═══ Показанный фрагмент

Во всей эмиграции это был единственный круг людей, относившихся к «молодым» с сочувствием и желанием помочь. [40]40
  В числе доброжелателей молодой эмигрантской литературы нужно отметить несколько «старших» – М. О. Цетлина, М. Л. Кантора, С. К. Маковского; а также двоих «иногородних» – А. Л. Беме в Праге и И. Л. Тартака в Нью-Йорке.


[Закрыть]
Может быть, только благодаря их поддержке молодая эмигрантская литература и не зачахла окончательно. Они старались обратить на «молодых» внимание, добивались, чтобы их печатали. Тут нужно назвать еще А. С. Блоха, человека не написавшего ни одной строчки, но сыгравшего в возникновении «парижской школы» большую роль, чем многие поэты.

══════
═══ Строки набора данных

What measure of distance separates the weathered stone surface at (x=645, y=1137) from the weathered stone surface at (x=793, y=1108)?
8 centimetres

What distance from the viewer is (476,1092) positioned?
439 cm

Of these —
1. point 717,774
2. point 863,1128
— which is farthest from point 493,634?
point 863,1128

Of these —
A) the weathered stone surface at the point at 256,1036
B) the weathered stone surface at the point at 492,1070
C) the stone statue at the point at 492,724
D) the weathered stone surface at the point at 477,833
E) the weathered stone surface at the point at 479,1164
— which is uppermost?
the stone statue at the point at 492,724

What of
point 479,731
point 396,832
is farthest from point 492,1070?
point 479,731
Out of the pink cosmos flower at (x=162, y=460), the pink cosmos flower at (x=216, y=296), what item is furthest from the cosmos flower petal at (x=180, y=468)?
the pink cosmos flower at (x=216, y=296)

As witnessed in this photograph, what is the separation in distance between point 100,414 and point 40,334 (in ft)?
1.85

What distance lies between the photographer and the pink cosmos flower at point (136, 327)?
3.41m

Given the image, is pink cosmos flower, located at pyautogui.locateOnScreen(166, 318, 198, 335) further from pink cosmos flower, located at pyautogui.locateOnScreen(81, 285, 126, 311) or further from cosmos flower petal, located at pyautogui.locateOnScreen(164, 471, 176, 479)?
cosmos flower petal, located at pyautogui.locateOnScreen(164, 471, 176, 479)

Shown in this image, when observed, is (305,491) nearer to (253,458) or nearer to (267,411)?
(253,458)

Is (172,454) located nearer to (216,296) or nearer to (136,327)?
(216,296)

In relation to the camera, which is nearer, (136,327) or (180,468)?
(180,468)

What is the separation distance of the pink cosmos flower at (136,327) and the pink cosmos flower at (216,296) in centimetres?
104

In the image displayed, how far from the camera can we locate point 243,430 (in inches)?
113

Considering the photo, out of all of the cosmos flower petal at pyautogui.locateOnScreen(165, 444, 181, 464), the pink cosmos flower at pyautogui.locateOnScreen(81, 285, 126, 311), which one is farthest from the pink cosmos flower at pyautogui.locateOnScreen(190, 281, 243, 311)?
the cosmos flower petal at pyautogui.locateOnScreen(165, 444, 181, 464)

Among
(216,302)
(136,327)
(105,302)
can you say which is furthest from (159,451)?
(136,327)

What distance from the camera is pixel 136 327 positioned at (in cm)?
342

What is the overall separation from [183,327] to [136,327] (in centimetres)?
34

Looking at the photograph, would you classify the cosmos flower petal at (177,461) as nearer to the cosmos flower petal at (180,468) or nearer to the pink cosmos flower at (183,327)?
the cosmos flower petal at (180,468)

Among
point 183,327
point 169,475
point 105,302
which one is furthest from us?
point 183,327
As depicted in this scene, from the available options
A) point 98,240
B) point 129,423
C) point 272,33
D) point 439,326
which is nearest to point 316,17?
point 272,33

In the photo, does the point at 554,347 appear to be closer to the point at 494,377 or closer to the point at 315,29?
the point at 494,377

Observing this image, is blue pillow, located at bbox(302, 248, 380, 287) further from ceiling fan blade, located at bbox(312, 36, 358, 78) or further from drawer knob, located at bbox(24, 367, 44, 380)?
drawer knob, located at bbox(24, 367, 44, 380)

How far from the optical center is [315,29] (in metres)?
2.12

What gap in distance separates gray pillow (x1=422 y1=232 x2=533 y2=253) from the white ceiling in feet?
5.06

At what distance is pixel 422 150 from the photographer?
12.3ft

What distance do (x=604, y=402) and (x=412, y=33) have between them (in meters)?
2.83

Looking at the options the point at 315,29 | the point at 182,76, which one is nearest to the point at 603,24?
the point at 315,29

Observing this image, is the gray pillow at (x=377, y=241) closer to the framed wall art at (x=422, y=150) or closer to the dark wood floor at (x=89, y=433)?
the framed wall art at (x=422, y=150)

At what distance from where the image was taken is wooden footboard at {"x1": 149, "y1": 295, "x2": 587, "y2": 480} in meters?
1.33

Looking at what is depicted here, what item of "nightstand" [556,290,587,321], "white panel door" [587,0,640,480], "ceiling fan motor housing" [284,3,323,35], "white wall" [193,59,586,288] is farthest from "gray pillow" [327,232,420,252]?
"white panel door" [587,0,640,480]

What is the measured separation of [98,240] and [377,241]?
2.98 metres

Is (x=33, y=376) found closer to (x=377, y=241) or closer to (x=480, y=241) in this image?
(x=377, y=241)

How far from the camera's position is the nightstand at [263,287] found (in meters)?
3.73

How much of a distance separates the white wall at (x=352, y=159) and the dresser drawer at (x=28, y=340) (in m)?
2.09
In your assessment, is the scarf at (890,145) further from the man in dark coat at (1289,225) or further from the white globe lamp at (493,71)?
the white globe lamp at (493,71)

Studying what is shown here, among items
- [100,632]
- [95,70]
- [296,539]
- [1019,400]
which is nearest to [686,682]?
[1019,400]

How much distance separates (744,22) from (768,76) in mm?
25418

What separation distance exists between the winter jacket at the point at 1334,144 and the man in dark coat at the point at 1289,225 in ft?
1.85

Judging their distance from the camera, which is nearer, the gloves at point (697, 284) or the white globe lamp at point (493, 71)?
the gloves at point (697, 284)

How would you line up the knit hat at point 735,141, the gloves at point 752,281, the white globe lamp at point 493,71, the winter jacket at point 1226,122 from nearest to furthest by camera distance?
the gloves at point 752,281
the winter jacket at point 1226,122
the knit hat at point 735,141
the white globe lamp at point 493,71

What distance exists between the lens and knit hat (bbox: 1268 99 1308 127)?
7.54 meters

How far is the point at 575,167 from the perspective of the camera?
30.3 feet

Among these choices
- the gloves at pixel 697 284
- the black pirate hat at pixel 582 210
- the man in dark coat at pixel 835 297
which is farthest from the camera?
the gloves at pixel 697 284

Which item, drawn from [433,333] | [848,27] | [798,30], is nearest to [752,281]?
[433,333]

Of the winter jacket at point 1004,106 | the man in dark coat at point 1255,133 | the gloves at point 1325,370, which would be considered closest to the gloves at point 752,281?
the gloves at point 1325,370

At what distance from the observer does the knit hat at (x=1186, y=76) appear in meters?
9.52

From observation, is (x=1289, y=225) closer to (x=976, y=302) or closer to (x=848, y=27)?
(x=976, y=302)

══════

Рабочее задание →
Выведите целиком фрагмент о поддержке молодой эмигрантской литературы, ничего в нем не меняя.

Ответ на задание →
Во всей эмиграции это был единственный круг людей, относившихся к «молодым» с сочувствием и желанием помочь. [40]40
  В числе доброжелателей молодой эмигрантской литературы нужно отметить несколько «старших» – М. О. Цетлина, М. Л. Кантора, С. К. Маковского; а также двоих «иногородних» – А. Л. Беме в Праге и И. Л. Тартака в Нью-Йорке.


[Закрыть]
Может быть, только благодаря их поддержке молодая эмигрантская литература и не зачахла окончательно. Они старались обратить на «молодых» внимание, добивались, чтобы их печатали. Тут нужно назвать еще А. С. Блоха, человека не написавшего ни одной строчки, но сыгравшего в возникновении «парижской школы» большую роль, чем многие поэты.